Videogiochi e riduzione dell’empatia verso le donne vittime di violenza
Identificazione con le caratteristiche del giocatore e formazione di credenze violente e discriminatorie
Da un nuovo studio che è stato condotto presso l’Università di Milano-Bicocca, in Italia, si è osservato che i giovani giocatori di sesso maschile che si identificano fortemente con i personaggi maschili di videogiochi violenti mostrano meno empatia di altri verso le donne vittime di violenza
Dopo aver giocato ad un gioco violento e sessista, questi ragazzi mostravano livelli più bassi di empatia e compassione quando veniva mostrata loro una foto raffigurante una giovane adolescente che aveva subito abusi fisici da parte di un coetaneo.

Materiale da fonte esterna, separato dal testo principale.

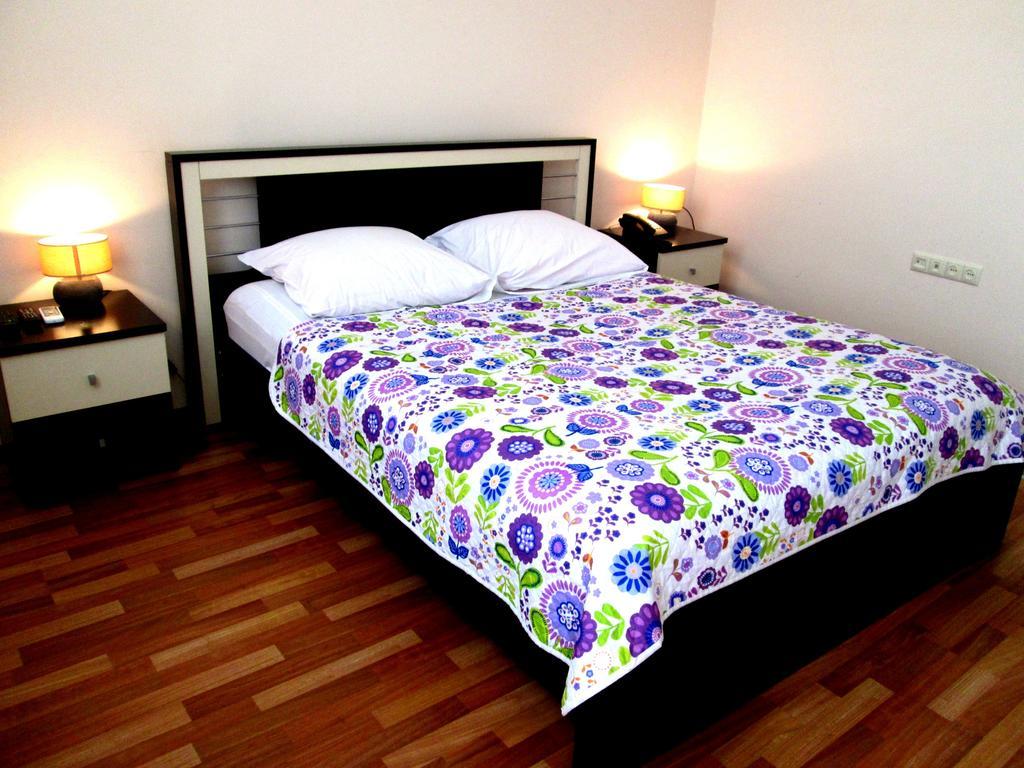 Max Comfort Hotel Kutaisi Rum bild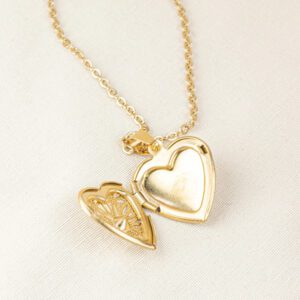 Collar Relicario Corazón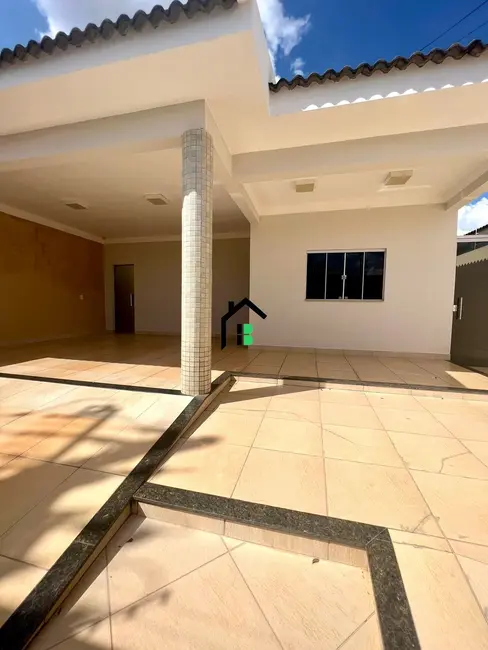 Foto 1 de Casa com 2 quartos à venda, 187m2 em Residencial Barreiro, Patos De Minas - MG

Brad Bushman, co-autore dello studio e professore di comunicazione e psicologia presso la Ohio State University, ha dichiarato che “le persone che visionano un’immagine di questo tipo solitamente affermano che la ragazza in foto appare terrorizzata. I maschi che invece si identificano realmente con i personaggi sessisti dei giochi violenti, non mostrano tanto empatia per la vittima”.
Anche se molti studi hanno dimostrato che videogiochi violenti possono aumentare l’aggressività, questa ricerca – fatta con studenti delle scuole superiori italiane – dimostra che i giochi che elicitano un’oggettivazione della donna creano ulteriori problemi, in quanto aumentano la probabilità di sviluppare in tali soggetti quelle che vengono chiamate “credenze maschili”.
“Questo risultato fornisce una base migliore per capire esattamente come una combinazione di violenza e sessismo nei videogiochi faccia male ai giocatori di sesso maschile”, ha dichiarato Alessandro Gabbiadini, autore principale dello studio.
I partecipanti allo studio sono stati 154 studenti volontari italiani delle scuole superiori, con un’età compresa tra i 15-20 anni. Alcuni dei partecipanti hanno giocato a Grand Theft Auto, aventi caratteristiche sia di violenza che discriminazione sessuale, come GTA San Adreas o GTA Vice City.
A tal proposito, Bushman ha notato che in questi giochi, le donne sono personaggi secondari e la maggior parte sono prostitute o spogliarelliste che vengono utilizzate come oggetti sessuali dai giocatori.
Altri partecipanti hanno giocato ad Half Life 1 e 2, che presentano caratteristiche di violenza, ma non ritraggono donne in maniera sessuale, infatti il personaggio femminile in questi giochi svolge un ruolo attivo.
E infine, un terzo gruppo ha giocato a Pinball 3D o Q.U.B.E. 2, ossia giochi in cui non è presente né la violenza, né il sessismo.
Successivamente, sono state mostrate a tutti i giocatori due foto raffiguranti una giovane ragazza che è stata vittima di violenza. Nella prima compariva un giovane uomo che con una mano tiene il volto della donna e con l’altra si prepara a scagliarle un pugno. Nella seconda compare una donna con un occhio nero che piange e un uomo posto sullo sfondo della foto.
I partecipanti sono stati invitati a esprimere un voto da 1(per niente) a 7(molto) rispetto a come si sono sentiti verso la ragazza in foto.
I risultati hanno mostrato che i giocatori di sesso maschile che si identificavano a stretto contatto con i personaggi violenti-sessisti del videogioco sono stati quelli che hanno mostrato la minima empatia. Erano infatti coloro i quali si sentivano in maggiore accordo con dichiarazioni come “Quando sto giocando, sento come se fossi il mio personaggio”, oppure “ I ragazzi devono essere incoraggiati a trovare un mezzo per dimostrare la prestanza fisica”.
Bushman ha specificato che è significativo il fatto che i maschi che hanno giocato ad Half Life - che erano violenti, ma senza componenti sessiste- non hanno mostrato la stessa mancanza di empatia, come coloro che hanno giocato a GTA che combinava invece sessismo e violenza.
Sempre secondo Bushman, l’identificazione con i personaggi è una componente chiave in ciò che rende questi giochi così preoccupanti. Questi risultati dovrebbero quindi portare i genitori a rivedere i giochi che lasciano praticare ai loro figli e conclude sottolineando che: “Si potrebbe pensare che i giochi sono divertenti e innocui, ma quando i ragazzi si identificano con i personaggi maschili del gioco, questo può determinare la formazioni di credenze e convinzioni piuttosto preoccupanti circa la mascolinità e il modo in cui trattare le donne”.